• _What the task asks_:
Please retype the data in full and exactly; the pictures are not part of the copy.

• _Source records_:
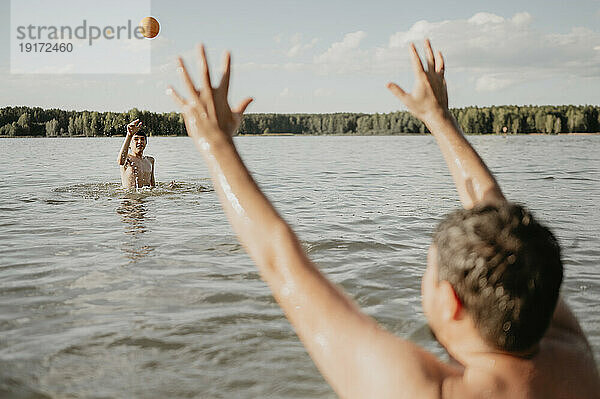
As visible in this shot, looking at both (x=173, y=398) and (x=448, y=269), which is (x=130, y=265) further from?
(x=448, y=269)

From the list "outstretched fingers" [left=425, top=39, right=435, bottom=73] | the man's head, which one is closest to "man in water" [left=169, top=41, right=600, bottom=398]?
"outstretched fingers" [left=425, top=39, right=435, bottom=73]

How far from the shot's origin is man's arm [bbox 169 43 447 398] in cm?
187

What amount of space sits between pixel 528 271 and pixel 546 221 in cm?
894

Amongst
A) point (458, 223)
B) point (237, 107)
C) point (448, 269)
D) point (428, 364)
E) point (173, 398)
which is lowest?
point (173, 398)

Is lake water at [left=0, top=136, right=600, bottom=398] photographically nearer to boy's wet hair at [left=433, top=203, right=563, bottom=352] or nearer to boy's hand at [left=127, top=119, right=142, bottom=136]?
boy's hand at [left=127, top=119, right=142, bottom=136]

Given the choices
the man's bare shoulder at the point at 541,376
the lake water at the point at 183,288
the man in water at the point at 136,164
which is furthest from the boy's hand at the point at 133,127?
the man's bare shoulder at the point at 541,376

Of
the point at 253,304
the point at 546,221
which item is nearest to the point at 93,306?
the point at 253,304

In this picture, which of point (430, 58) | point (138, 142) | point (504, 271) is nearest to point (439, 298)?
point (504, 271)

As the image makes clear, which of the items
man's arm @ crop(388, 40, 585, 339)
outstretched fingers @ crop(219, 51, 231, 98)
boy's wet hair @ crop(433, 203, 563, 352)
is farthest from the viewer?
man's arm @ crop(388, 40, 585, 339)

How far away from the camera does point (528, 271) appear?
1.85 m

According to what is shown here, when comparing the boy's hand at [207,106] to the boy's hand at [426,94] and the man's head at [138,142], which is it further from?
the man's head at [138,142]

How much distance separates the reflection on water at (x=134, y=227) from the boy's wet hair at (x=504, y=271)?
5593 mm

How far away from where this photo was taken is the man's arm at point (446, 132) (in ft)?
9.16

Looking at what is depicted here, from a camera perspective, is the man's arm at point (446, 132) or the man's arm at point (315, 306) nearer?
the man's arm at point (315, 306)
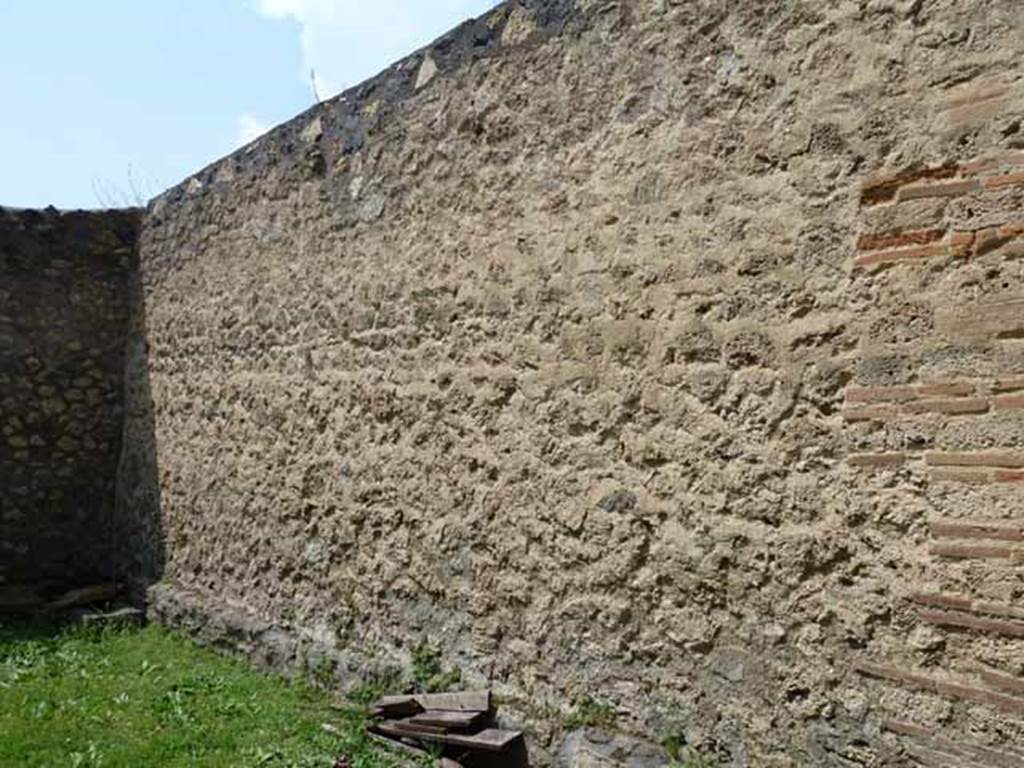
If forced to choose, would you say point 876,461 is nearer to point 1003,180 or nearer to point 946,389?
point 946,389

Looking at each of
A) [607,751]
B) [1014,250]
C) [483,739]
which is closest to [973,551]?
[1014,250]

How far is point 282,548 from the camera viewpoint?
19.1ft

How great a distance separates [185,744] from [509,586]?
160cm

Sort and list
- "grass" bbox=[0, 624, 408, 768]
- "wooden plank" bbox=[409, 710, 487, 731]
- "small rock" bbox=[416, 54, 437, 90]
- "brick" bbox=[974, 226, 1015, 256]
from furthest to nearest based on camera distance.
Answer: "small rock" bbox=[416, 54, 437, 90], "grass" bbox=[0, 624, 408, 768], "wooden plank" bbox=[409, 710, 487, 731], "brick" bbox=[974, 226, 1015, 256]

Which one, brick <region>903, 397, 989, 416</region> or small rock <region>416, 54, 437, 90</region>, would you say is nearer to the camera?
brick <region>903, 397, 989, 416</region>

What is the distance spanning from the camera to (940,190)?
286 cm

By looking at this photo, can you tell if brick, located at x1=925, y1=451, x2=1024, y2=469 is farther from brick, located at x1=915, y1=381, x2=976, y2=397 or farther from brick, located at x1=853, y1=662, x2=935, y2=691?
brick, located at x1=853, y1=662, x2=935, y2=691

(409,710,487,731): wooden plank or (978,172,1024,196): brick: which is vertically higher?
(978,172,1024,196): brick

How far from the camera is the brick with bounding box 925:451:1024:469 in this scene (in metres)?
2.66

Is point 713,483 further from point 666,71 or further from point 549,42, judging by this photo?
point 549,42

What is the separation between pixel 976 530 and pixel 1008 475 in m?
0.17

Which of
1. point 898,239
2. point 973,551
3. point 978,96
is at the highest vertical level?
point 978,96

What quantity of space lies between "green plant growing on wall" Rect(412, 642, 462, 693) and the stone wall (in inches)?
169

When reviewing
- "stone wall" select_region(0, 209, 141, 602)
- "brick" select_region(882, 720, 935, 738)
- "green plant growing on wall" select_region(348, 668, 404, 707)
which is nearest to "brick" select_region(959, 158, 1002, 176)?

• _Finished task_:
As visible in this shot, looking at both (x=173, y=398) and (x=448, y=269), which is (x=130, y=265) further from?
(x=448, y=269)

From the list "outstretched fingers" [left=425, top=39, right=435, bottom=73] | the man's head, which one is closest to "man in water" [left=169, top=41, right=600, bottom=398]?
"outstretched fingers" [left=425, top=39, right=435, bottom=73]

How far from the shot's origin is man's arm [bbox 169 43 447 398] in cm?
187

What amount of space sits between pixel 528 271 and pixel 546 221 in cm?
894

Amongst
A) point (458, 223)
B) point (237, 107)
C) point (448, 269)
D) point (428, 364)
E) point (173, 398)
which is lowest?
point (173, 398)

Is lake water at [left=0, top=136, right=600, bottom=398] photographically nearer to boy's wet hair at [left=433, top=203, right=563, bottom=352] or nearer to boy's hand at [left=127, top=119, right=142, bottom=136]?
boy's hand at [left=127, top=119, right=142, bottom=136]

Given the choices
the man's bare shoulder at the point at 541,376
the lake water at the point at 183,288
the man in water at the point at 136,164
which is furthest from the boy's hand at the point at 133,127?
the man's bare shoulder at the point at 541,376

Of
the point at 253,304
the point at 546,221
which item is nearest to the point at 93,306?
the point at 253,304

In this picture, which of point (430, 58) | point (138, 142) | point (504, 271) is nearest to point (439, 298)?
point (504, 271)

As the image makes clear, which of the items
man's arm @ crop(388, 40, 585, 339)
outstretched fingers @ crop(219, 51, 231, 98)
boy's wet hair @ crop(433, 203, 563, 352)
is farthest from the viewer?
man's arm @ crop(388, 40, 585, 339)

How far away from the camera does point (528, 271) appear?
1.85 m

According to what is shown here, when comparing the boy's hand at [207,106] to the boy's hand at [426,94] and the man's head at [138,142], which is it further from?
the man's head at [138,142]

How much distance separates the reflection on water at (x=134, y=227) from the boy's wet hair at (x=504, y=271)?
5593 mm

How far away from where this photo was taken is the man's arm at point (446, 132) (in ft)?
9.16

Looking at what is depicted here, from a camera perspective, is the man's arm at point (446, 132) or the man's arm at point (315, 306) nearer?
the man's arm at point (315, 306)
If forced to choose, would you say point 876,461 is nearer to point 1003,180 or nearer to point 946,389?
point 946,389

Looking at each of
A) [607,751]
B) [1014,250]
C) [483,739]
which is closest to [973,551]?
[1014,250]

How far is point 282,548 from the camera viewpoint?
19.1ft

How great a distance separates [185,744] from [509,586]?
160cm

Sort and list
- "grass" bbox=[0, 624, 408, 768]
- "wooden plank" bbox=[409, 710, 487, 731]
- "small rock" bbox=[416, 54, 437, 90]
- "brick" bbox=[974, 226, 1015, 256]
from furthest to nearest based on camera distance.
Answer: "small rock" bbox=[416, 54, 437, 90], "grass" bbox=[0, 624, 408, 768], "wooden plank" bbox=[409, 710, 487, 731], "brick" bbox=[974, 226, 1015, 256]

Which one, brick <region>903, 397, 989, 416</region> or small rock <region>416, 54, 437, 90</region>, would you say is nearer to the camera?
brick <region>903, 397, 989, 416</region>

What is the distance spanning from the camera to (940,190)?
286 cm

By looking at this photo, can you tell if brick, located at x1=925, y1=451, x2=1024, y2=469 is farther from brick, located at x1=915, y1=381, x2=976, y2=397 or farther from brick, located at x1=853, y1=662, x2=935, y2=691?
brick, located at x1=853, y1=662, x2=935, y2=691

(409,710,487,731): wooden plank or (978,172,1024,196): brick: which is vertically higher?
(978,172,1024,196): brick

How far from the camera is the brick with bounding box 925:451:1024:469 in this scene (in metres)?
2.66

Is point 713,483 further from point 666,71 or further from point 549,42, judging by this photo?
point 549,42

What is the separation between pixel 976 530 and pixel 1008 475 in m?
0.17

Which of
1. point 898,239
2. point 973,551
3. point 978,96
is at the highest vertical level?
point 978,96

What quantity of space lies between "green plant growing on wall" Rect(412, 642, 462, 693) and the stone wall (in inches)?
169

When reviewing
- "stone wall" select_region(0, 209, 141, 602)
- "brick" select_region(882, 720, 935, 738)
- "green plant growing on wall" select_region(348, 668, 404, 707)
which is nearest to "brick" select_region(959, 158, 1002, 176)?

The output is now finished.